I completely agree. People have parroted the benefits of passive investing and blindly following the benchmark index for decades, yet the instant some overpriced turds (Anthropic, OpenAI, and SpaceX) are considered being adding to the benchmark, they backtrack and fight tooth and nail against including them.
All three companies are large enough by market cap ($1T+) to qualify for the S&P 500 benchmark, which claims to track the top 500 largest U.S. large-cap equities.
They have a point (not wanting to invest in overpriced equities), but if you don't like the companies that surface through passive investing then don't be a passive investor. It sounds like these people want active investing instead. If that's your position, just buy actively invested funds, not ruin the benchmark for everyone.
S&P is caught in a bind, because if they add these companies to the index, it would aggravate millions of passive investors.
While there's some truth in your point, I think you're being unfair in framing this story as passive investors betraying their own philosophy because they suddenly realize this passivity would cause some "overpriced turds" to be included in their portfolio.
Passive investors did not "backtrack", on the contrary their preference on this matter is that index rules should remain unchanged. Conversely, it seems fully consistent for a passive investor to criticize Nasdaq-100 for actively amending their rules to achieve a specific result.
So I find it rather unfair to conclude that "these people want active investing instead". As far as I know, these people are reacting to "active" decisions (such as Nasdaq-100's) and cheering actual passivity (such as S&P500's decision).
Now, one can argue that there are good and legitimate arguments for the inclusion rules to evolve, but by definition amending the rules is an active decision.
I don't care about being forced to own SpaceX if it's in the index, I do care about it being forced into the index before it's had a chance to settle, so that private investors can dump on me.
But that wasn't going to happen with the S&P 500, the proposal was to reduce inclusion time from 12 months to 6 months, and this did not pass. 6 months is more than enough time for price discovery to occur.
And even if it was added to the index immediately after IPO, index weighting in S&P is float weighted, SpaceX at IPO will have minimal float, and SpaceX would be ~0.125% of the index at IPO. Not much to matter.
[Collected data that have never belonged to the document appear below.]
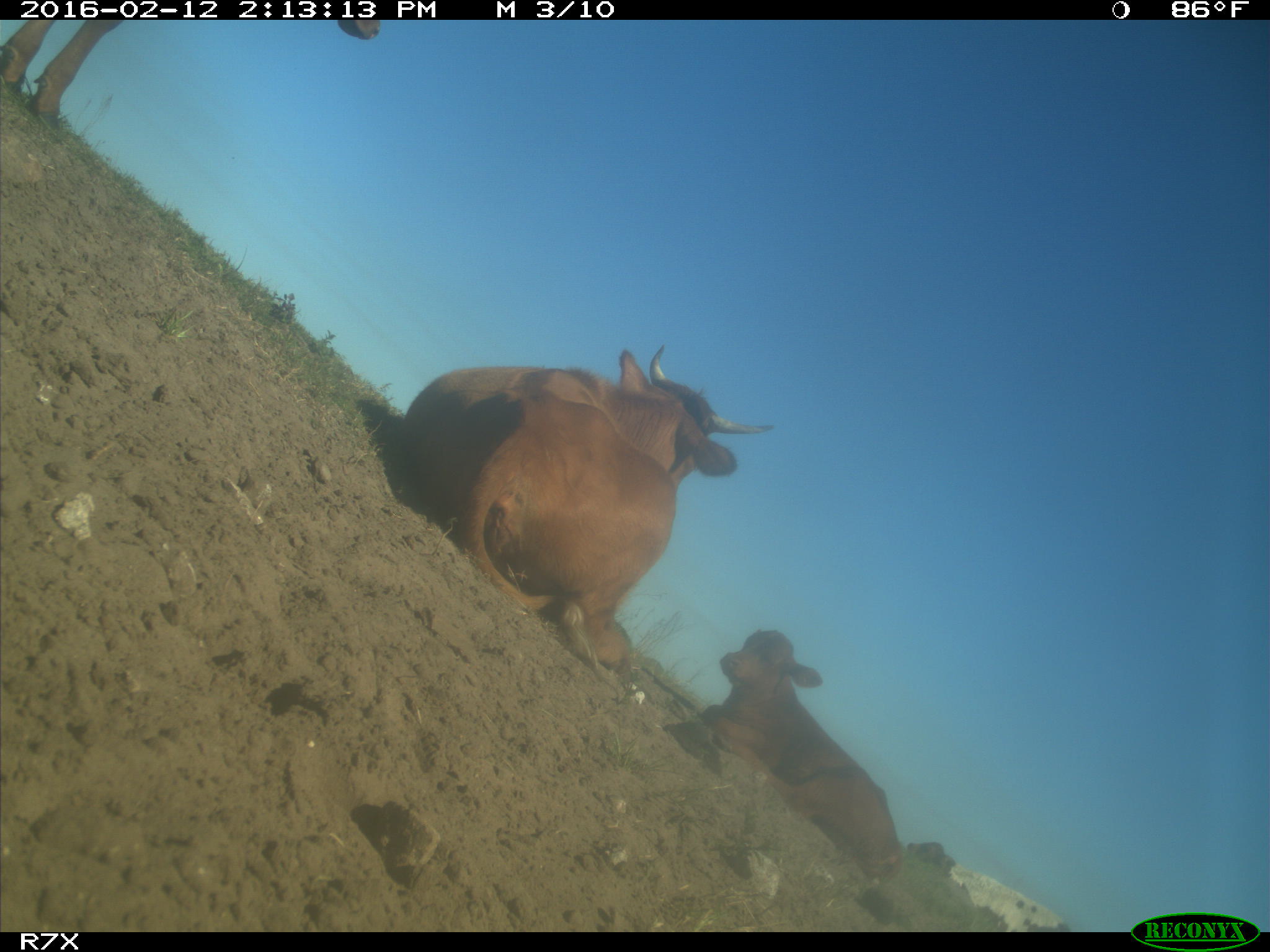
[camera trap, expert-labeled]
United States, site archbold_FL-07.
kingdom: Animalia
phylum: Chordata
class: Mammalia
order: Artiodactyla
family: Bovidae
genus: Bos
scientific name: Bos taurus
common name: domestic cow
That ".125% is not much to matter" argument also cuts the other way, against the Matt Levine argument that the S&P is excluding trillion dollar companies and should adjust the rules for them.
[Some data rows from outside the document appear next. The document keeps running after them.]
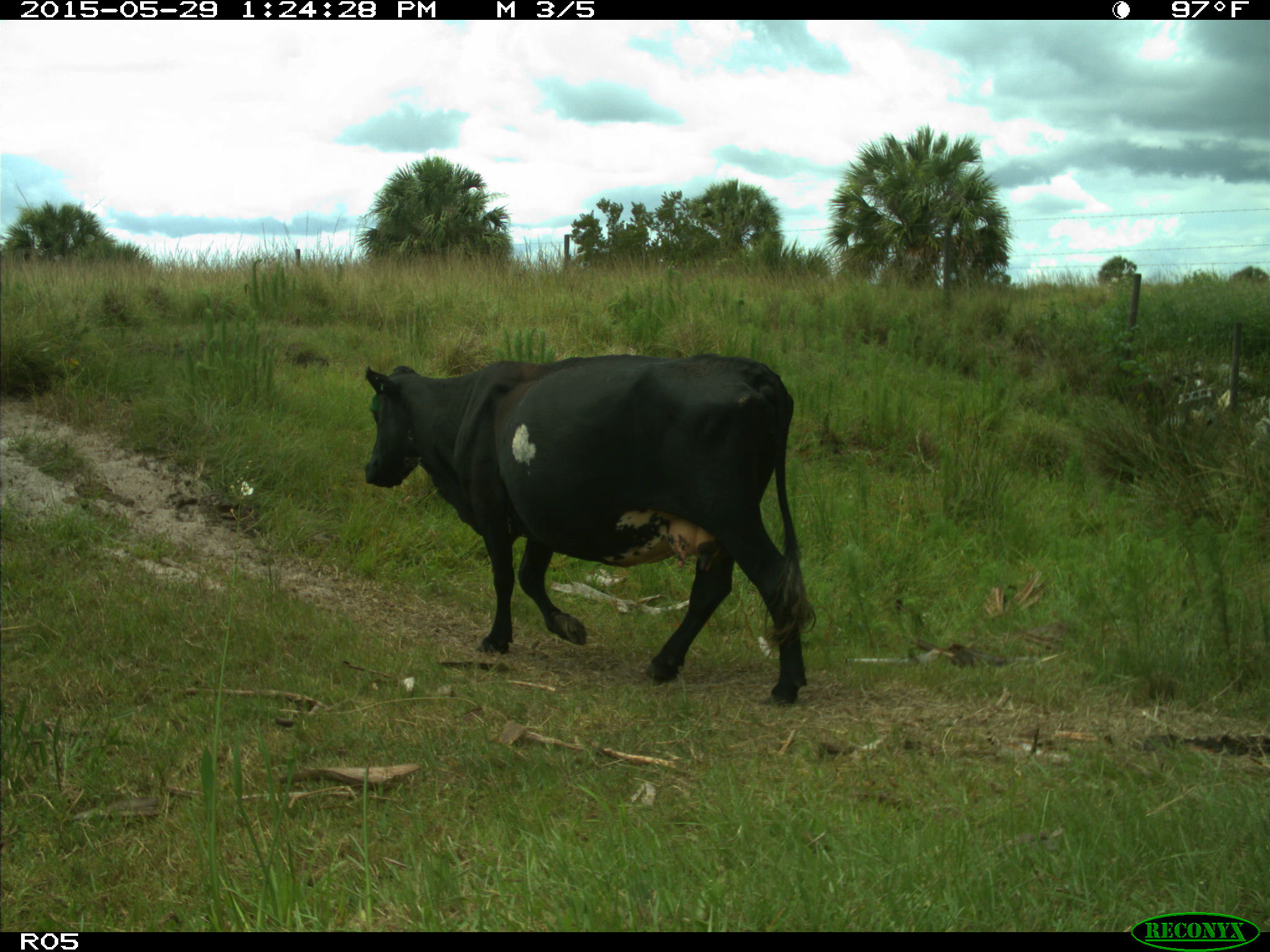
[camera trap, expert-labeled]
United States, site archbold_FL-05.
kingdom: Animalia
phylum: Chordata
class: Mammalia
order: Artiodactyla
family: Bovidae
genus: Bos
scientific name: Bos taurus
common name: domestic cow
Bos taurus (domestic cow).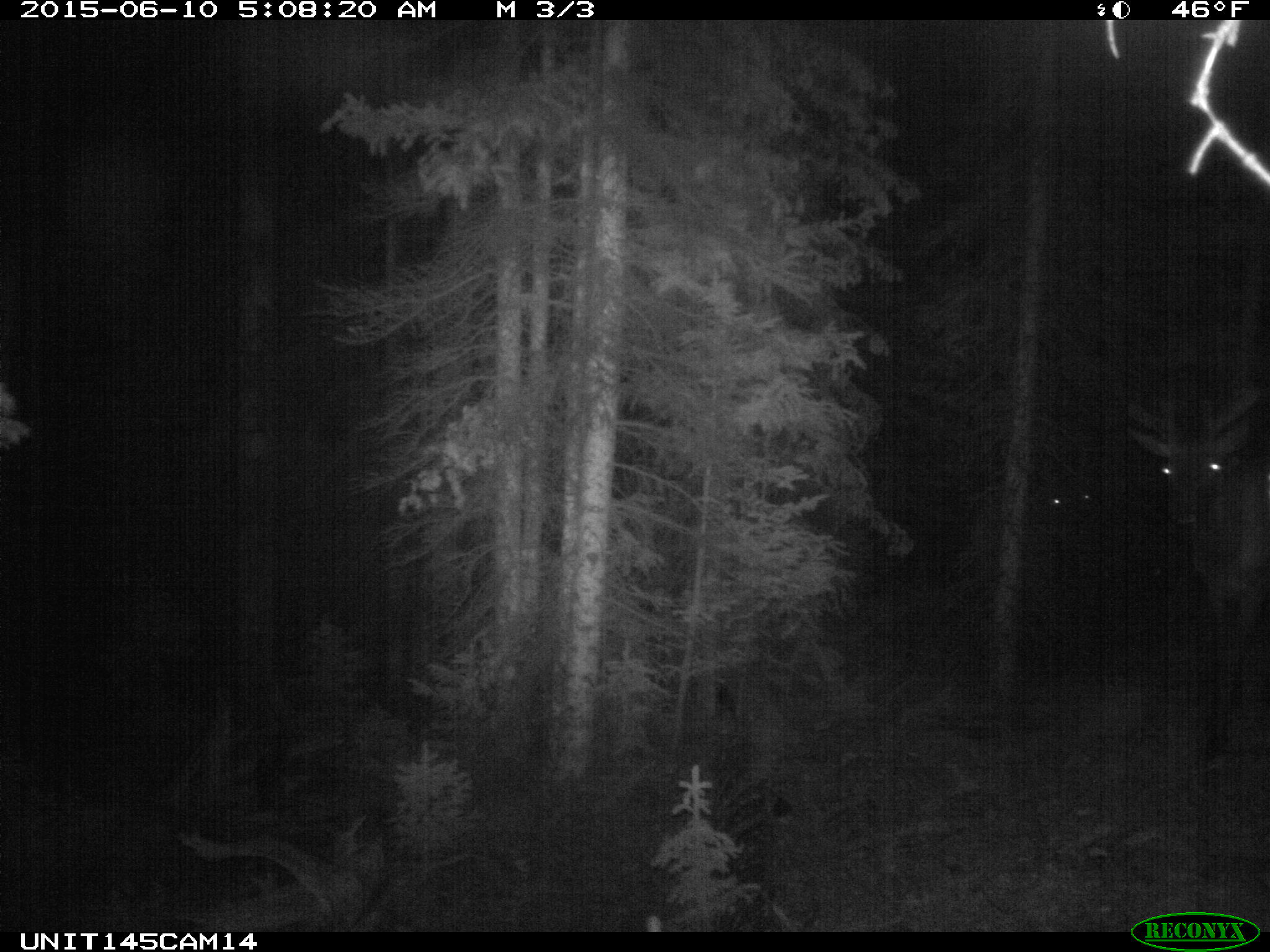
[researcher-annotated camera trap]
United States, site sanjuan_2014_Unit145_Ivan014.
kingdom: Animalia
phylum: Chordata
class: Mammalia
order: Artiodactyla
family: Cervidae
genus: Cervus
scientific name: Cervus elaphus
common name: red deer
Cervus elaphus (red deer).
Should S&P really adjust the rules for such a small portion of the index?
Yes, because that number increases to 1-2% of the index after the IPO lockup period ends.
There are three IPOs coming this year that meet this criteria.
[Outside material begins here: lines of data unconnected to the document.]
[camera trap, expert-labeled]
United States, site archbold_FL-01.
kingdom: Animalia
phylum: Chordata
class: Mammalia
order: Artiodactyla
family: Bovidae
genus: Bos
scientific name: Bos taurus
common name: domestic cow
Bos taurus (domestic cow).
Then it seems pretty disingenuous to keep arguing it's only 0.125% so it's not a big deal
Market pricing will be interesting. People have been complaining about TLSA being over priced for years and now it's 2%+ of the S&P. Are people selling VOO and VTI because of the TSLA allocation? Nope, in fact TSLA has made them all a lot of money.
People were falling over themselves to invest in these AI companies and SpaceX not that long ago. 75B worth of SpaceX now has to get sold to IPO investors to hit the desired valuation. People say a lot (especially on the internet), but when the rubber meets the road we'll see what people do with their money.
The other bind the S&P is caught in is if these AI stocks IPO and then moonshot before they get added. The question will then be is the S&P an antiquated index? How do multiple trillion dollar companies in the market not end up in the S&P 500 sooner? No one thinks of that case because everyone is so sure they are all going to zero.